染色家・柚木沙弥郎
染色作家・柚木沙弥郎(ゆのきさみろう)氏。
染色作家とは言いつつも型染やその他水彩やガラス絵などの絵画作品も手がけ、絵本や版画、お面や人形などの立体作品も発表しています。
女子美時代の恩師。そして私が20年務めた染色工房の師匠とごく親しい間柄でもある柚木先生。プライベートでも帽子をお被りになっていることが多いのは帽子屋として嬉しいことです。写真集出版を記念して3日間だけの展覧会がギャラリーTOMで開かれているのに合わせ、展覧会会場で帽子について伺いました。
帽子についてどう思われますか?
「帽子は好きですよ。帽子はファッションの仕上げっていいますかね、大事なものですよ。」
とはいっても、街を見渡しても帽子を被っている人は本当に少ないんです。
「だけどね、帽子をかぶらないと完結しないと思うんですよ。姿としてね。
僕らの親の世代はね、みんな帽子を被ってたのね。いわゆるカンカン帽って、ああいう帽子は東京の人には合わないんですよ。頭の形が違うから。それを被ってたんだからすごいもんだと思って。」
三日間の展覧会なのでひっきりなしにお客さまがご挨拶に訪れ、残念ながらお話はここで終わりになってしまいました。

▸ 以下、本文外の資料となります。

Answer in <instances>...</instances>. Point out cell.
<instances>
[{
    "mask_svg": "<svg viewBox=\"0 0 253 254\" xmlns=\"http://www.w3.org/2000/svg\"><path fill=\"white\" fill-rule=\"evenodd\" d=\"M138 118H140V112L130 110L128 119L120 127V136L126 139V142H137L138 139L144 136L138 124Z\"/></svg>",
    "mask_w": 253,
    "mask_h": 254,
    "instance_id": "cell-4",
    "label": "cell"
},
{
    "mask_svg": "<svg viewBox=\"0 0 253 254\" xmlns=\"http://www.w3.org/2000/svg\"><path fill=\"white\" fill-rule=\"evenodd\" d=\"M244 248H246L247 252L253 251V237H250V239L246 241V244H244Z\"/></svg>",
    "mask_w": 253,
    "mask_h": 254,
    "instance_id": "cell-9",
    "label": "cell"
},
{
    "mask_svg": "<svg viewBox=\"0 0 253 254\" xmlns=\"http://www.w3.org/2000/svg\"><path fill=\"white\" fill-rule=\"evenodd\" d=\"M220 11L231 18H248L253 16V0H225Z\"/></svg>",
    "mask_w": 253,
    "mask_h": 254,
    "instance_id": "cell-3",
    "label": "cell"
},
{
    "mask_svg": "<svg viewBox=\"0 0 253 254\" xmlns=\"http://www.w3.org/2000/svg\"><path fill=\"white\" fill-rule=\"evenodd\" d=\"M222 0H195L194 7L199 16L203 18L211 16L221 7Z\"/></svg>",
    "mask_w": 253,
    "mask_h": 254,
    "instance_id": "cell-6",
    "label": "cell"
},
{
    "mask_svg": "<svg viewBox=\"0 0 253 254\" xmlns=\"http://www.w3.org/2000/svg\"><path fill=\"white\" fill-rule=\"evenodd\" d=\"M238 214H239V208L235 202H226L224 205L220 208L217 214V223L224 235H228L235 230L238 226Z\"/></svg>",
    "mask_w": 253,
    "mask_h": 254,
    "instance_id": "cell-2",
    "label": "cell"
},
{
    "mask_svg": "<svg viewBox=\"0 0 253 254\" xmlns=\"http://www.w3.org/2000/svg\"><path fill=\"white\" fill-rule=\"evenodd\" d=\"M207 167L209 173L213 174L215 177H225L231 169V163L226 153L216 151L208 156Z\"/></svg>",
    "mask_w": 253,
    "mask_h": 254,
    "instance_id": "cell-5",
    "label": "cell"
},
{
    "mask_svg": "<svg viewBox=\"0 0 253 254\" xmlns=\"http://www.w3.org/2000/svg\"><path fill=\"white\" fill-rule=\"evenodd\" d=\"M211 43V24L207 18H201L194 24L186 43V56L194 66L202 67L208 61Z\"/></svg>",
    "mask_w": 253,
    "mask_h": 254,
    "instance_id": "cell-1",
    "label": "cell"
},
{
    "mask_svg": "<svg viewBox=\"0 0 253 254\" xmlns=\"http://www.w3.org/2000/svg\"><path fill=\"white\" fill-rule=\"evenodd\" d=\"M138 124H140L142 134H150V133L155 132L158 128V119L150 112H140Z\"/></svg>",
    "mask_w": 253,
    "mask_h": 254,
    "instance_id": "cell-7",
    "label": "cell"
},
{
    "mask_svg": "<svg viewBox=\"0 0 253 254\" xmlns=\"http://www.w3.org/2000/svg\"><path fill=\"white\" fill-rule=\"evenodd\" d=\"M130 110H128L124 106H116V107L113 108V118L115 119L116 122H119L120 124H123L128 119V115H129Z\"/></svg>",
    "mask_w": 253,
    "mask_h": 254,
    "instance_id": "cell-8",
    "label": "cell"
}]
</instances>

健脚だった頃は富ヶ谷の自宅から青山までは普通に歩いていらしたそうです。骨董通りを入ったところに私の染色師匠のお店があり、師匠を誘っては界隈のブティックを片っ端から覗いて回ったとか。お話は最後は尻切れとんぼになりましたが、おそらく「帽子の種類が僅かで選択肢は今より少なかっただろう時代でも、帽子を被るのがお洒落の仕上げ、もしくはマナーという習慣があったから(今から見れば)合わないだろう帽子でも皆が普通に被っていた」ということだったのだろうと推測しました。
素敵なメッセージを頂きました、ありがとうございました。
今年で94歳。
車椅子での搬入の際に「死ぬまで作品を作り続けたい」と呟かれたそうです。
今回は20点あまりの水彩画の展覧会で、そのどれもが瑞々しく透明感に溢れていました。これは私が一番気に入った作品。年を重ねてもこれほどまでに自由で新鮮な気持ちを持ち続けられるものかと驚くとともに、私もいつまでもそうありたいと心から思いました。